A petabyte is a measure of memory or data storage capacity that is equal to 2 to the 50th power of bytes. There are 1,024 terabytes (TB) in a petabyte -- or 1 million gigabytes (GB) -- and approximately 1,024 PB make up one exabyte.
Petabytes are not suited to traditional data backups, which have to scan the entire system every time a data backup or archiving job occurs. Traditional network-attached storage (NAS) is scalable and capable of handling petabytes of data, but it can take too much time and use too many resources when going through the system's organized storage index.
Comparing memory and not storage, a typical laptop or desktop computer contains 16 GB of random access memory (RAM). A top-end server can contain as much as 6 TB of RAM. That means it would take 170 top-end servers -- or roughly 61,000 desktops -- to add up to a single petabyte of RAM.
For another example of how large a petabyte of storage is, a typical DVD holds 4.7 GB of data. That means a single terabyte of storage could hold 217.8 DVD-quality movies, while a single petabyte of storage could hold 223,101 DVD-quality movies.
Facebook's data warehouse stores approximately 10 billion user photos, which adds up to about 1.8 PB of storage space. In 2014, the company began planning to accommodate 300 PB of user data.
Petabyte storage vendors
Barely a decade ago, data storage vendors would boast of selling an aggregate of a petabyte or two in all of their storage systems sold. Due to the continued rapid increase in data storage capacity requirements, it's now common to see individual companies and even single storage systems with more than a petabyte of storage capacity.
In 2013, Fujitsu announced its Eternus DX block storage devices, which can scale from 4.6 PB to 13.8 PB of raw capacity. The HGST Active Archive System, released in 2015, scales to 4.7 PB of raw data. DataDirect Networks offers ExaScaler storage arrays with up to 14 PB of capacity across two racks. And the latest EMC Isilon NAS arrays can scale up to 50 PB.

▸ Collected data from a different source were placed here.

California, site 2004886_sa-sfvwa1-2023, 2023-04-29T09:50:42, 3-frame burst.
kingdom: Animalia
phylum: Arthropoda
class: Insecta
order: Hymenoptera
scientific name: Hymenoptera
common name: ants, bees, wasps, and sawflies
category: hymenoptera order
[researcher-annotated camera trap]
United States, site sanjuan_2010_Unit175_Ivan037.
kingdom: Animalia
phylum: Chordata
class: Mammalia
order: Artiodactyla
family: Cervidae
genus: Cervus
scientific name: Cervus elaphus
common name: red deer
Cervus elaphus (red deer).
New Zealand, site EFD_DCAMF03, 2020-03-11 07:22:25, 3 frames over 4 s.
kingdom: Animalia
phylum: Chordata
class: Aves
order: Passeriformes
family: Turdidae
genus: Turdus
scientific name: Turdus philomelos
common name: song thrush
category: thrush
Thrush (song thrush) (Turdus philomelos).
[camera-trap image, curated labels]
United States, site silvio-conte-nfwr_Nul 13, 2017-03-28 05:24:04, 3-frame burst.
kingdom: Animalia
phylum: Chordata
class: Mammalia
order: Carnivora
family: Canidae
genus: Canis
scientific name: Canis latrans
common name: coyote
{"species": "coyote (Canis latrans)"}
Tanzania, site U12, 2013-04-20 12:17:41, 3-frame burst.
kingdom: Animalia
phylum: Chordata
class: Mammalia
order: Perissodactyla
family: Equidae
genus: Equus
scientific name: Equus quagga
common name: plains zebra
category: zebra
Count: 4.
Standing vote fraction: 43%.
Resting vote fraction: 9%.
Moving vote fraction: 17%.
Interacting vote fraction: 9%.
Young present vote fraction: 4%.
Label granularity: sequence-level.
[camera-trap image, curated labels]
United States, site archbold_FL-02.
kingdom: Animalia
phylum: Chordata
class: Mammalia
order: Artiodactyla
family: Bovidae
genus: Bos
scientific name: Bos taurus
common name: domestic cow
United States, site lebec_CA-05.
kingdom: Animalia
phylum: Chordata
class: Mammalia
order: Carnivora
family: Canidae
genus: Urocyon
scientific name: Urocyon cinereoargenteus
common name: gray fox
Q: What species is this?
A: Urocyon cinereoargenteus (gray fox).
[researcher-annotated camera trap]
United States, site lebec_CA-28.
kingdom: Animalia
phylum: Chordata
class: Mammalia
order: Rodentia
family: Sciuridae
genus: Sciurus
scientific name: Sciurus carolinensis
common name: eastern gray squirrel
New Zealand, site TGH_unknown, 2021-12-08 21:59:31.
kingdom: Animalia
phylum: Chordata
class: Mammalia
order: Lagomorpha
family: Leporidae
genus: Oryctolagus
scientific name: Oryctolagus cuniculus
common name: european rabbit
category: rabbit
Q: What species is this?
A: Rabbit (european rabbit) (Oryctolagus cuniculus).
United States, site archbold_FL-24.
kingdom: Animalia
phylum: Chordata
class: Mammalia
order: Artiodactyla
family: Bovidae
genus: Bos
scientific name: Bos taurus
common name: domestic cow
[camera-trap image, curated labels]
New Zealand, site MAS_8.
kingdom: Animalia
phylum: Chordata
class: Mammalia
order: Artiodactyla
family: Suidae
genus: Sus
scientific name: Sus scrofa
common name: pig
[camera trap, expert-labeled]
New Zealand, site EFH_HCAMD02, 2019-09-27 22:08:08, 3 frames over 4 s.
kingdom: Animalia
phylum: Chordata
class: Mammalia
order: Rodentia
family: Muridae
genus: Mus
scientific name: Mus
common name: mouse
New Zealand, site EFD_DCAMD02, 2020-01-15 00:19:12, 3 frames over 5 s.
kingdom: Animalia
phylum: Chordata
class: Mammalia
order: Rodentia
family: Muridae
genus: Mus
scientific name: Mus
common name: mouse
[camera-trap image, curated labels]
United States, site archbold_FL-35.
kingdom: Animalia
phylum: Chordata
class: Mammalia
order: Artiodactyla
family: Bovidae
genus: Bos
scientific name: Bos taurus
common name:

In August 2017, Intel announced a new form factor for solid-state drives (SSDs) it calls the ruler. Roughly a foot long and looking like a thick ruler, Intel claims that when the new SSD form factor comes to market, it will pack enough flash memory to allow a petabyte of storage to fit in a single 1U server rack. In comparison, using typical 10 TB 3.5-inch hard disk drives (HDDs) would require a 100-bay 4U rack and significantly more power.
Petabyte backups and storage
However, other data storage technologies can back up and archive at a petabyte scale.
- Snapshots and other disk-based backup technologies provide a local copy of the data, enabling a rapid restore.
- Tape and the cloud provide relatively low-cost backup options for petabytes of data, but they are more often used as off-site archival storage rather than primary storage.
- Solid-state storage can scan petabytes of data at a much higher speed without sacrificing data integrity.
- Object storage assigns each object a unique identifier, enabling the system to search large amounts of data in a flat space as opposed to examining a complete storage index to find a specific file.
Petabytes and big data
There is no specific quantity of data that qualifies as big data, but the term often refers to information in the petabyte, or even exabyte, range. Mining for information across petabytes of data is a time-consuming task. Organizations working with big data often use the Hadoop Distributed File System because it facilitates rapid data transfer and allows a system to operate uninterrupted while working with petabytes of data.
To get a sense of how big some data warehouse stores have become, in July 2017, the European research center CERN announced that its data center has 200 petabytes archived in its tape library. In May 2018, Google announced it would be hosting Twitter's 300 PB Hadoop clusters in the Google Cloud Platform.
Combined, Facebook, Google and YouTube accounted for approximately 35,000 PB (35 exabytes) of data generated in 2017. With the increased use of 4K video and the advent of the internet of things (IoT), IDC predicts that global data produced every day will reach roughly 440,000 PB in 2025.
One typical example of the amount of IoT data being generated is the Geared Turbofan jet engine made by Pratt & Whitney, which contains 50,000 individual sensors and produces 10 GB of data every second. That adds up to 1 PB of data generated every 3.6 operational hours from a single jet engine.